1.1.3. Niveau des traits structurels
convergents :
Outre les traits signalés plus hauts et qui sont d’ordre empirique, les
textes (t. A, t. B, t. C) ont pour lieu de convergence deux plans
épistémologiques : le premier de nature interdisciplinaire, le second de
caractère intersubjectif.
a. Le plan interdisciplinaire
et le plan intersubjectif :
En ce sens, examinons respectivement ces deux plans interdisciplinaire
et intersubjectif des traits structurels
convergents du corpus.
a.1. Le plan
interdisciplinaire des traits structurels convergents du corpus :
Les traits structurels convergents que
comporte le plan interdisciplinaire du corpus sont notamment : la
sociologie explicitement formulée dans le (t. A) de Barthes (« sociologie
des contenus »), connotée et implicitement désignée dans le (t. B) de
Blanchot («le même monde», «un monde déployé»), expression ambiguë que
différencie et contextualise le mot «Grecs» dans le premier cas référant à la société
athénienne d’Eschyle, mais qui devient fiction, contextualisée par le terme «lecture» dans le second cas),
manifestement évoquée dans le (t. C) de Jauss (mais de façon oblique par l’item
«situations sociales» des manifestations de l’art). Ainsi la sociologie est
mise à contribution dans les trois textes, soit comme théorie (t. A), soit
comme matériau, «objet de connaissance» (t.
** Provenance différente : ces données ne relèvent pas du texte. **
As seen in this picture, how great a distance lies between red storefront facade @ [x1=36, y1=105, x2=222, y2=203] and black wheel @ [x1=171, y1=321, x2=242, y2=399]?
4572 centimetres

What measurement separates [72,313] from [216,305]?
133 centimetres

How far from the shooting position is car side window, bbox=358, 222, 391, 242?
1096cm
B et t. C). L’histoire y acquiert l’unanimité :
«l’histoire des contenus», par
opposition sans doute à celle des formes littéraires chez Barthes (t. A),
«jadis»/ «les Grecs»… (forme très allusive à l’histoire, vue sous un jour moins
scientiste, plus subjectif voire anecdotique) chez Blanchot (t. B), «situation
historique»/ «altérité passée» (combinaison d’une référence bivalente des
conceptions du (t. A) et du (t. B) chez Jauss (t. C).
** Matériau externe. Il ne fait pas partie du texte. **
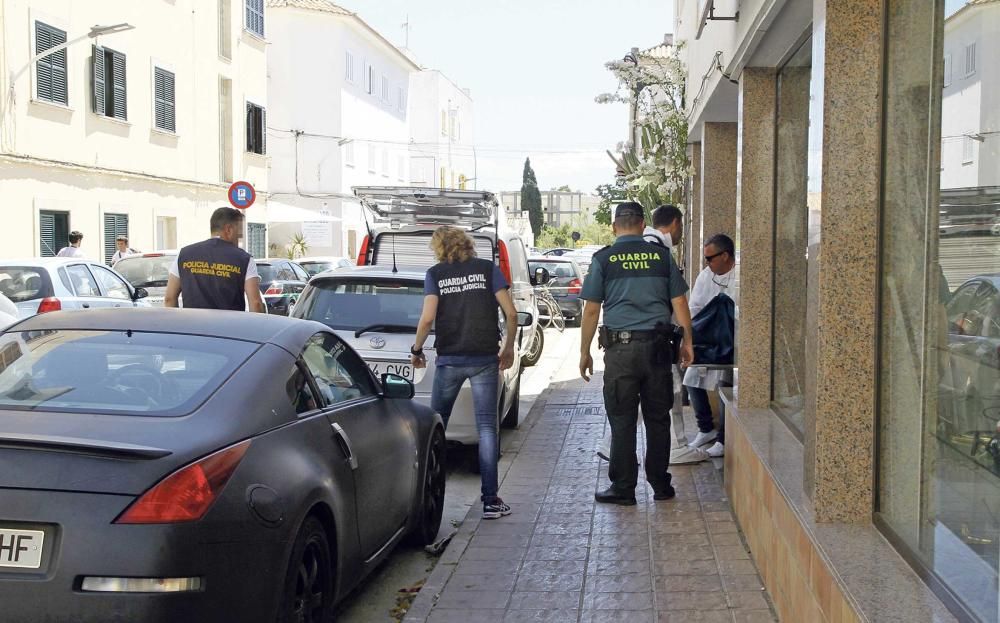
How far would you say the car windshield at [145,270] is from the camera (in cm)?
1736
Il en va de même pour l’esthétique qui
fonde l’objet même du propos heuristique de ces textes : «Message
littéraire»/ «code» rhétorique dans le (t. A), «l’œuvre d’art» dans (t. B) et
«l’expérience esthétique»/ «la fonction esthétique»/ «l’activité esthétique»/
«l’objet esthétique» dans (t. C) – pléthore terminologique, redondance, forme
d’une théorisation intensive dans ce texte. Quant à la référence à une théorie
de la communication, elle est également inscrite dans chacun des textes du
corpus : «la forme du message littéraire» chez Barthes (t. A), «parole»/
«langage»/ «parole de l’origine» chez Blanchot (t. B) (qui articule ici deux
modes de communication : effective, ordinaire, pragmatique et fictive,
subjective, imaginante, idéelle, voire idéale) – ceci d’ailleurs pourrait être imputé à la nature
de l’objet sémiologique de cette communication, visible également dans
l’exemple de Barthes cité («message littéraire»), «les témoignages les plus
parlants»/ «documents muets»/ «appel à la compréhension d’une autre conscience»
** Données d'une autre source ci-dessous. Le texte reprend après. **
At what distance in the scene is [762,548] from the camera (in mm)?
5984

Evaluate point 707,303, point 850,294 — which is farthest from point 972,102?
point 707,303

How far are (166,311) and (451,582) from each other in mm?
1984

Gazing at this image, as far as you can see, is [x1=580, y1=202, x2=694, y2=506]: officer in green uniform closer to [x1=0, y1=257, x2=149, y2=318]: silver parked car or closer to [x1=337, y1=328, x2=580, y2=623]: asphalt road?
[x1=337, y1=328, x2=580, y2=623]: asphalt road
chez Jauss (t. C) (à la communication fictive et effective s’ajoute ici la
communication zéro du «document muet», ou «réception zéro», selon Wolf Dieter
Stemplel[19]). Par
leur référence plus ou moins explicité mais omniprésente, les trois textes confirment
sur le plan interdisciplinaire la convergence des traits structurels qui les
composent à ce niveau de l’analyse. Qu’en est-il alors sur le plan
intersubjectif ?
a.2. Le
plan intersubjectif des traits
structurels convergents du corpus :
Un
coup d’œil jeté sur les modalités de la parole dans ces textes montre leur
quasi-appartenance à un même type de métadiscours. Pour ce faire, mis à part
les marqueurs argumentatifs, dressons un tableau rapide des sujets dans la
pronominalisation de la prise de parole (ou focalisation du discours dans (t.
A), (t. B) et (t. C) :
Texte
(t. A)
|
Texte
(t. B)
|
Texte
(t. C)
|
On
il ya
il (conceptuel)
(Barthes)
|
On
nous
il (conceptuel)
(Blanchot)
|
Toi ( !)
(nos)
on
il (conceptuel)
(Jauss)
|
Tableau
des sujets de prise de parole
Notons l’absence du «je», mais la
présence du «on» qui l’inclut à une équation d’intersubjectivité plurielle de
la parole théorique, et cela dans l’ensemble du corpus. Le « nous »
lui fait pendant dans le (te. B) et le (t. C). Mais le neutre scientifique du
«il y a» (t. B) et (t. C) ou «il» (conceptuel) qui souvent peut céder la place
au nom (substantif conceptualisé) constituent la marque du discours rationnel
théorisé. Le «Toi» du (t. C) de Jauss marque de façon explicite l’implication
intersubjectif voilée dans le cas de «on» ou du «substantif conceptualisé»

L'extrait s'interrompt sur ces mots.